The video (Theora) track is discarded. FLAC is an audio-only format, so this tool extracts just the soundtrack and writes it to a .flac file. If you want to keep the picture, convert OGV to MP4 to modernize the whole video instead of pulling out the audio.

Why is my FLAC bigger than the entire OGV video it came from?

Because lossy video plus lossy audio compresses far harder than FLAC does. A Theora/Vorbis OGV squeezes both streams aggressively, while FLAC stores the full uncompressed audio waveform and only removes redundancy — often landing around 5-8 MB per minute for CD-quality stereo. A FLAC that is larger than the source OGV is expected when the audio was lossy, not a bug.

What audio codec is actually inside my .ogv file?

Usually Vorbis, but the Ogg container can also carry FLAC, Speex, or Opus audio alongside the Theora video.
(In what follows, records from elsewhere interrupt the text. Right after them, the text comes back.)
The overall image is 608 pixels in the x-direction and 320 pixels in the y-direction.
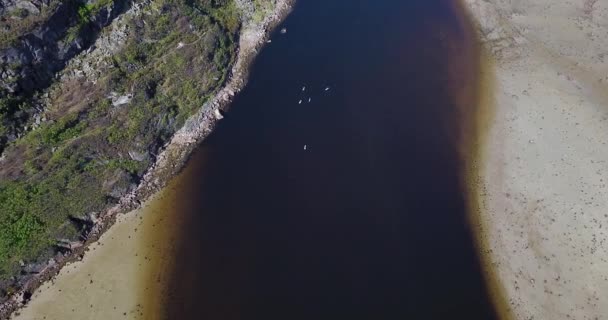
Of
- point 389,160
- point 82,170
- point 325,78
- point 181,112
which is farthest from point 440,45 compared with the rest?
point 82,170

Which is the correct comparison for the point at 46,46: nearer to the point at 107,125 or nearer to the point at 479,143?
the point at 107,125

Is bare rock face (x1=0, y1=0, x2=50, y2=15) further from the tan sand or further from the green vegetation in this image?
the tan sand

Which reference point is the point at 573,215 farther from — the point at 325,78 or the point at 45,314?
the point at 45,314

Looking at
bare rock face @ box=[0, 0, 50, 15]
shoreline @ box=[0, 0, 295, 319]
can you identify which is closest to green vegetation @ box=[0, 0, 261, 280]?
shoreline @ box=[0, 0, 295, 319]

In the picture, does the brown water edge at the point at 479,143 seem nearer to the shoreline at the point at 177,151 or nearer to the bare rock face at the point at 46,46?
the shoreline at the point at 177,151

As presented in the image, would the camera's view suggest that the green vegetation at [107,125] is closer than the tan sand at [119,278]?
No

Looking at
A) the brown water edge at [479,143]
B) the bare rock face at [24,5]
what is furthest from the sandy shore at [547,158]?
the bare rock face at [24,5]

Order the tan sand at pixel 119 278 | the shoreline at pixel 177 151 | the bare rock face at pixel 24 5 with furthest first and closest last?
1. the bare rock face at pixel 24 5
2. the shoreline at pixel 177 151
3. the tan sand at pixel 119 278
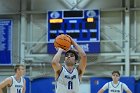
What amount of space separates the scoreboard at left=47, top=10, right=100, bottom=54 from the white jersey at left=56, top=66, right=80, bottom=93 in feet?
20.8

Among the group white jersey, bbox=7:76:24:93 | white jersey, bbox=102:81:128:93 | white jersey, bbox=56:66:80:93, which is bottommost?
white jersey, bbox=102:81:128:93

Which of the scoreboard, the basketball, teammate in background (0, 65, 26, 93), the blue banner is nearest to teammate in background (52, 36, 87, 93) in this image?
the basketball

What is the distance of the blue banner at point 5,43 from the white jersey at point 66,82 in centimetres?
732

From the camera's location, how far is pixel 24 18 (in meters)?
11.3

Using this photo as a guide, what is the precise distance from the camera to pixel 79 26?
10570 mm

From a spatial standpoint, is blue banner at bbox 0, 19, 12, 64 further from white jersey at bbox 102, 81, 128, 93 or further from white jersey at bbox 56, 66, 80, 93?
white jersey at bbox 56, 66, 80, 93

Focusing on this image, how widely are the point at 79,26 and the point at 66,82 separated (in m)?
6.53

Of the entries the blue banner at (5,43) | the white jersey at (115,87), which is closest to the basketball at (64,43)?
the white jersey at (115,87)

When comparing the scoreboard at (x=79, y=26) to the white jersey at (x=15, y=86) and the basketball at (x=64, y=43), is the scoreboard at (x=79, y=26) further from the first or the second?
the basketball at (x=64, y=43)

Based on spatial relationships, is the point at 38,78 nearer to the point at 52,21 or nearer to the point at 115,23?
the point at 52,21

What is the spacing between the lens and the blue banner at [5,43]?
11.2m

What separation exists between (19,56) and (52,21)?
→ 5.46 ft

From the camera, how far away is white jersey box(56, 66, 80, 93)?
4.11m

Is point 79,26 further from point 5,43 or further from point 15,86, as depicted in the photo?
point 15,86
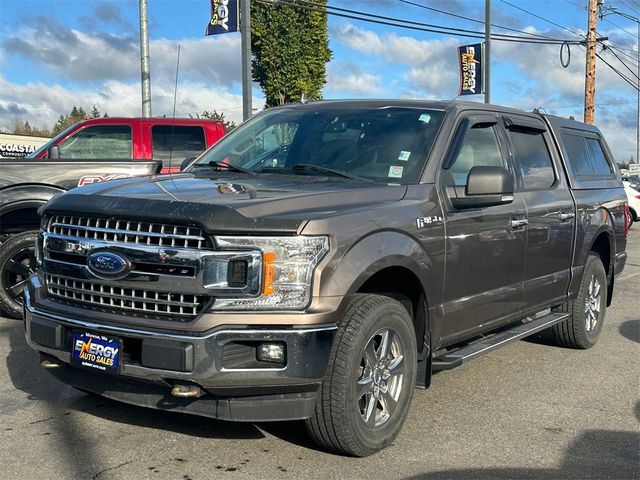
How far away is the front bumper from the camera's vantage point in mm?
3432

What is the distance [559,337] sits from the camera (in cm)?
667

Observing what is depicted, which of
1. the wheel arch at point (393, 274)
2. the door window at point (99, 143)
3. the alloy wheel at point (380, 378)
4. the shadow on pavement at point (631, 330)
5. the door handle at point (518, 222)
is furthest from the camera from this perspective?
the door window at point (99, 143)

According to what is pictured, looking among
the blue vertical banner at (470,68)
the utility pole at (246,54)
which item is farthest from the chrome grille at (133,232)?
the blue vertical banner at (470,68)

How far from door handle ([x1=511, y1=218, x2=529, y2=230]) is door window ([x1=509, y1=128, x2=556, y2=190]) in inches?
13.5

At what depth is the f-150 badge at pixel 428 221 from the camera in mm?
4258

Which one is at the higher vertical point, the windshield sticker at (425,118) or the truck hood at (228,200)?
the windshield sticker at (425,118)

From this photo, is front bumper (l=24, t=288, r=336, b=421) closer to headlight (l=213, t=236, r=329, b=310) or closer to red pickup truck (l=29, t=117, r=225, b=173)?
headlight (l=213, t=236, r=329, b=310)

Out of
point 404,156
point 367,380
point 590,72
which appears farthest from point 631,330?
point 590,72

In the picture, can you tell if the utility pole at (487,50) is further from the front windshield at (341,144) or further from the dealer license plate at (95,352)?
the dealer license plate at (95,352)

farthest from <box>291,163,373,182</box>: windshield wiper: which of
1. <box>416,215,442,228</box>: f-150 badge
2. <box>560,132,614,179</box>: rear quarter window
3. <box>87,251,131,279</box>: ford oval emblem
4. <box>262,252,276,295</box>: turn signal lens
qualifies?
<box>560,132,614,179</box>: rear quarter window

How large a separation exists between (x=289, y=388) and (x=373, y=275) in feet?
2.67

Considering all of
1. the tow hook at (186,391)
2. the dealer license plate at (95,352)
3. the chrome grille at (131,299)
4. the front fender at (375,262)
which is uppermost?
the front fender at (375,262)

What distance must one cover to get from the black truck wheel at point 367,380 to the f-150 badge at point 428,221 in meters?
0.49

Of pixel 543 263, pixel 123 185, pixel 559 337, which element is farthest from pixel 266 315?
pixel 559 337
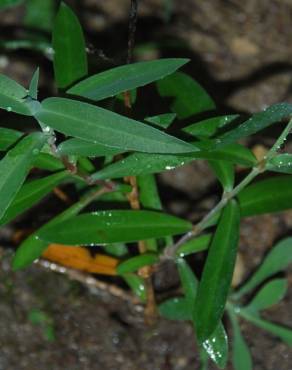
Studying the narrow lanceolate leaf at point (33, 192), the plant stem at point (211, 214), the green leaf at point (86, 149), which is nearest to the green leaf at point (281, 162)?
the plant stem at point (211, 214)

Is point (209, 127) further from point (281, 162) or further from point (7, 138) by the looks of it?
point (7, 138)

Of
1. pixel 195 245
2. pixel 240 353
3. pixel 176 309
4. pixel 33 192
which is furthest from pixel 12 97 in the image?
pixel 240 353

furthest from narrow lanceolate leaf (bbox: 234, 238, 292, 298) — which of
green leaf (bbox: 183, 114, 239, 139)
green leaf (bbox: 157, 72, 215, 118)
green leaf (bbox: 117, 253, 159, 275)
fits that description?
green leaf (bbox: 183, 114, 239, 139)

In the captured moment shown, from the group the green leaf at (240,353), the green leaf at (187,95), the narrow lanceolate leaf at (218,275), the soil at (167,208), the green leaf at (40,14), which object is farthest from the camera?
the green leaf at (40,14)

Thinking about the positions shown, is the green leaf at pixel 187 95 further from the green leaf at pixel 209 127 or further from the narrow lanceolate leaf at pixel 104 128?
the narrow lanceolate leaf at pixel 104 128

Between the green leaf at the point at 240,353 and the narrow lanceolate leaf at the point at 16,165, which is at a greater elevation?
the narrow lanceolate leaf at the point at 16,165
The .ogv extension only tells you it is video in an Ogg container, not which audio codec rides with it. Open the file in VLC's Codec Information panel or MediaInfo and read the audio line — that determines whether your extraction is a lossless transfer or a lossy-to-lossless wrap.

My OGV came from Wikimedia Commons or an old screencast — will this work?
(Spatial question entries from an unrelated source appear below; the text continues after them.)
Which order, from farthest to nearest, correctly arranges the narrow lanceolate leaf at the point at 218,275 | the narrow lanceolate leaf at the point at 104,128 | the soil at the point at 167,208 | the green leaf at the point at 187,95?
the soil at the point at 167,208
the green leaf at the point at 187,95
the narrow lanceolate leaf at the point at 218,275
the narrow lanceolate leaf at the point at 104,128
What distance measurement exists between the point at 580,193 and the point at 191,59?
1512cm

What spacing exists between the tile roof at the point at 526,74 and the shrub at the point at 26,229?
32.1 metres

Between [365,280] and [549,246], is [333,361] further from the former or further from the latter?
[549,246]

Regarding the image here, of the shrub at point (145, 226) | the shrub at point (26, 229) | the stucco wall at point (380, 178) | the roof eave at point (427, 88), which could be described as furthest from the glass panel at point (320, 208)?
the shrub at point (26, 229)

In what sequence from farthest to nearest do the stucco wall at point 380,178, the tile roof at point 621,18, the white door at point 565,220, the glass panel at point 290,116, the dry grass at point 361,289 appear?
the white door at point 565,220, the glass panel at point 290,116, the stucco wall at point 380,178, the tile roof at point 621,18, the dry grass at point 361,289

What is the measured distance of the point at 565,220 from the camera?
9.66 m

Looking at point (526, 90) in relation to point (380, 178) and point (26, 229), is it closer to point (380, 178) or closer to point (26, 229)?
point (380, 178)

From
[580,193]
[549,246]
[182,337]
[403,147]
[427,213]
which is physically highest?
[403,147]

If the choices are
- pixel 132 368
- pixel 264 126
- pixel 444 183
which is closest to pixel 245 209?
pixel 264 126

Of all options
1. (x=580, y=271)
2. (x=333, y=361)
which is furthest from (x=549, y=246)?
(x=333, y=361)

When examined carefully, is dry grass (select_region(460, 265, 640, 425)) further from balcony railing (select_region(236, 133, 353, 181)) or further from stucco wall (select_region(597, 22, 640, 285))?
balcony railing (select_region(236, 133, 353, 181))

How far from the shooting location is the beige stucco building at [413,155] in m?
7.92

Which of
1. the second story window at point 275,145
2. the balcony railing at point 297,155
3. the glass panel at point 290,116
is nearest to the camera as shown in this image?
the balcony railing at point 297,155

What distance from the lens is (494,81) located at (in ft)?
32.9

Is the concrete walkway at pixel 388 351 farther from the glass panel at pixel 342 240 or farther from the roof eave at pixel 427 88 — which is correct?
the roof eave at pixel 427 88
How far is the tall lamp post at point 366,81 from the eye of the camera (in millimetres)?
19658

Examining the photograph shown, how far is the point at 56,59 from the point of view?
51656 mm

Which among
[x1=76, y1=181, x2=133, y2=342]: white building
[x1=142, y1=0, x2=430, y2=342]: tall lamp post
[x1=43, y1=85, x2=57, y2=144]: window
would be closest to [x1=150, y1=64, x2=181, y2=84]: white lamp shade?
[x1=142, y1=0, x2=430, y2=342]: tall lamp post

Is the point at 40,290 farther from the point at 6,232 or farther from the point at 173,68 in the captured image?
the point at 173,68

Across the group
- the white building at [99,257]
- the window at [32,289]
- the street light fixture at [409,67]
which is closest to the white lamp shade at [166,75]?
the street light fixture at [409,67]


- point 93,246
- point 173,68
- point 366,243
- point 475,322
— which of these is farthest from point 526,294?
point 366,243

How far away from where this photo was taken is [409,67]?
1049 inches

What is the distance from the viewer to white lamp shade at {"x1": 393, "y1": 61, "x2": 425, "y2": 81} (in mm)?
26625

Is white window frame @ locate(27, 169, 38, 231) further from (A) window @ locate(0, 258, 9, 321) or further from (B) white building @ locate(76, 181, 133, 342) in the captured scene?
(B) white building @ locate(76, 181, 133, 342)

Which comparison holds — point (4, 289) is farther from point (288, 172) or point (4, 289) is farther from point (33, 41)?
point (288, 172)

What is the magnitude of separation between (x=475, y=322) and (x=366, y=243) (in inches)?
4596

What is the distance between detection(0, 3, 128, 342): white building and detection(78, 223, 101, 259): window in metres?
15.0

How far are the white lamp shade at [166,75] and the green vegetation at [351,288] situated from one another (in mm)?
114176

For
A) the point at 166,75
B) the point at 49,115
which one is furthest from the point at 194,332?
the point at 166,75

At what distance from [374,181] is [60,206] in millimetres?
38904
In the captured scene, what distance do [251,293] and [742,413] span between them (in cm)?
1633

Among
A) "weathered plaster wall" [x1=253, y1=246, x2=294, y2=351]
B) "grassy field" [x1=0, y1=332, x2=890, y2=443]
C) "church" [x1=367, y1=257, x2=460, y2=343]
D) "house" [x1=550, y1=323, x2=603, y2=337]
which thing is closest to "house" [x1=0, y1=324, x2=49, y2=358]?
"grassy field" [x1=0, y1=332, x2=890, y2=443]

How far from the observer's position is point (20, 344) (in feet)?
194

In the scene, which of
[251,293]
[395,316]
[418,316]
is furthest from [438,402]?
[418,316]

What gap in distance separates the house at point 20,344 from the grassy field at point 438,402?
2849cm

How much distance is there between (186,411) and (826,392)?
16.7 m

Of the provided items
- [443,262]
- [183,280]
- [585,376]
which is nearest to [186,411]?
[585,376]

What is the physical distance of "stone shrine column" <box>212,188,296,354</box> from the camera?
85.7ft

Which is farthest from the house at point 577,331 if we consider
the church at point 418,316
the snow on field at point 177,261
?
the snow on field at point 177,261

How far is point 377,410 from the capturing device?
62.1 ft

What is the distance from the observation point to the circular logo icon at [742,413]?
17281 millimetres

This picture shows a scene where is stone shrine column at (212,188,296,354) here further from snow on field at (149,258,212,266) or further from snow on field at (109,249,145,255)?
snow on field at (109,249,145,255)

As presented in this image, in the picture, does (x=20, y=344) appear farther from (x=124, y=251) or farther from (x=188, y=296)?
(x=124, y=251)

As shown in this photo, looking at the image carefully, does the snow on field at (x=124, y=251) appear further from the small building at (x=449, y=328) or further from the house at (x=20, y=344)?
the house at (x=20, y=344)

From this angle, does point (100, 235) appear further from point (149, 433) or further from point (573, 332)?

Yes. Wikimedia Commons and early HTML5 / open-web projects published video as .ogv, and Linux screen recorders also produced it. Those are valid Ogg video files and their audio extracts to FLAC normally. Most such files use Vorbis audio, so expect the lossless-wrap case rather than a quality gain — you are capturing the existing soundtrack, not improving it.

Should I extract to a smaller format instead of FLAC?
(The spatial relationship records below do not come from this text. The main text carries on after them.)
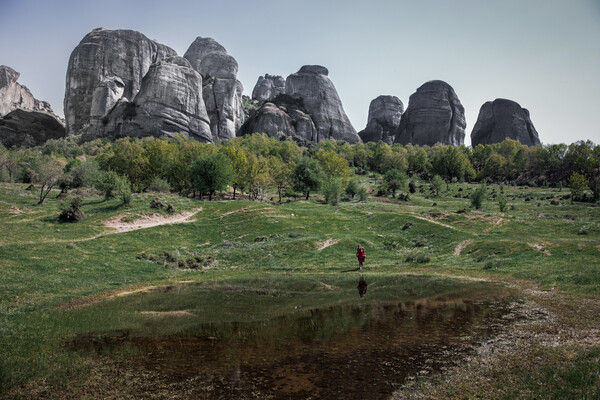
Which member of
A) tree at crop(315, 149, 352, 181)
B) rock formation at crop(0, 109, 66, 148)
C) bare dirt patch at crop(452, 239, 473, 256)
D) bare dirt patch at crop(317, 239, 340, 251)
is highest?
rock formation at crop(0, 109, 66, 148)

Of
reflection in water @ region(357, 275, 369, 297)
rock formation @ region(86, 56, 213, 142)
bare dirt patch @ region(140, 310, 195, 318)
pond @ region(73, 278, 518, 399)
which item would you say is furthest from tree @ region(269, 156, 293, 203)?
rock formation @ region(86, 56, 213, 142)

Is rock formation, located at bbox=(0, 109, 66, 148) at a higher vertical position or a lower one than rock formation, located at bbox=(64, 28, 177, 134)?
lower

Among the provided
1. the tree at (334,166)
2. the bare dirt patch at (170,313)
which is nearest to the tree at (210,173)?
the tree at (334,166)

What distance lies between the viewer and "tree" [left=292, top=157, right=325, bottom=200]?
281 feet

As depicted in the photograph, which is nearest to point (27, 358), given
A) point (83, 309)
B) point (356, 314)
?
point (83, 309)

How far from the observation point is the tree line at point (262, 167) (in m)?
69.2

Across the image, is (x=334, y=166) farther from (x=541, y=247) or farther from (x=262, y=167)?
(x=541, y=247)

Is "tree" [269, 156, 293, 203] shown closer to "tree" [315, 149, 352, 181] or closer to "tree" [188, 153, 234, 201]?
"tree" [315, 149, 352, 181]

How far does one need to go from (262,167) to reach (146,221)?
41.4 m

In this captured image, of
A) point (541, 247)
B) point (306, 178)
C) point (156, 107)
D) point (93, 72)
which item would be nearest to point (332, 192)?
point (306, 178)

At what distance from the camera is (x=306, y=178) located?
283 feet

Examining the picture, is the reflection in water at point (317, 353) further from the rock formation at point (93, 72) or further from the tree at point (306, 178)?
the rock formation at point (93, 72)

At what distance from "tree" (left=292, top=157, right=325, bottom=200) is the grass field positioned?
3153cm

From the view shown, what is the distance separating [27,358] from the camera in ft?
32.6
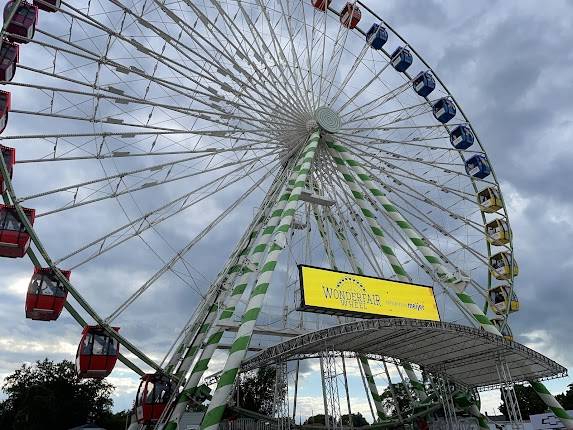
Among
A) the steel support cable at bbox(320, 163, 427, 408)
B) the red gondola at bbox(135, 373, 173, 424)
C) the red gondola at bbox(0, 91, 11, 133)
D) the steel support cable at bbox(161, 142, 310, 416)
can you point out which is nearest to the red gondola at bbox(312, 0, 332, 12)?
the steel support cable at bbox(320, 163, 427, 408)

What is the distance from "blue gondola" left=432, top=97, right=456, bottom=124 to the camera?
28.0 meters

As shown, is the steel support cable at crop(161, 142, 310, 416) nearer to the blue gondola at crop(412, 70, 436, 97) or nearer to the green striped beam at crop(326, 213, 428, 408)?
the green striped beam at crop(326, 213, 428, 408)

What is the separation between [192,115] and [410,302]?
42.3 feet

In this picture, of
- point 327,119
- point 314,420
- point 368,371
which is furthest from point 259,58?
point 314,420

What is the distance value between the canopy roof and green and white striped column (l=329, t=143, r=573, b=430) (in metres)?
0.92

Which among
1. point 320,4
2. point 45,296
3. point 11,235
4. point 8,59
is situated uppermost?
point 320,4

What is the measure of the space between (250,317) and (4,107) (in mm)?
11923

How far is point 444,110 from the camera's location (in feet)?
91.9

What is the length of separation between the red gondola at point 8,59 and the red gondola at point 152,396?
43.5 ft

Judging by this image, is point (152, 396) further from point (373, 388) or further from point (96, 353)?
point (373, 388)

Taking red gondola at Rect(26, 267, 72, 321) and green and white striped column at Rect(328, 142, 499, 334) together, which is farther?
green and white striped column at Rect(328, 142, 499, 334)

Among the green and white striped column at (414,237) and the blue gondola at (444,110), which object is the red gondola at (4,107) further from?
the blue gondola at (444,110)

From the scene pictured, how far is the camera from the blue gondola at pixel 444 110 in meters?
28.0

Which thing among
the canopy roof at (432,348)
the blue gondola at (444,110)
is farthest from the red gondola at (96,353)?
the blue gondola at (444,110)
If you only need the soundtrack for casual listening or sharing, a lossy format is much smaller — convert OGV to MP3 produces a compact, broadly compatible audio file. Choose FLAC when you want a lossless-grade archive or are feeding the audio into another encoder later. For audio that is already in an Ogg audio file rather than a video, use the OGA to FLAC converter instead.

Does the extracted FLAC keep the title and other tags from the OGV?

FLAC and Ogg both use Vorbis comments for metadata, so standard tags such as title, artist, and album carry over when the OGV has them set. In our testing, a tagged Ogg/Vorbis source kept its title and artist fields after extraction when re-opened in a desktop music library. Many screencasts and web videos carry few audio tags to begin with, so do not be surprised if the FLAC has little metadata to inherit.

How are my files handled, and how long are they kept?

Your OGV is uploaded over an encrypted connection, processed on our servers, and the files are deleted automatically a few hours after conversion. There is no sign-up, no watermark, and your files are never shared or made public.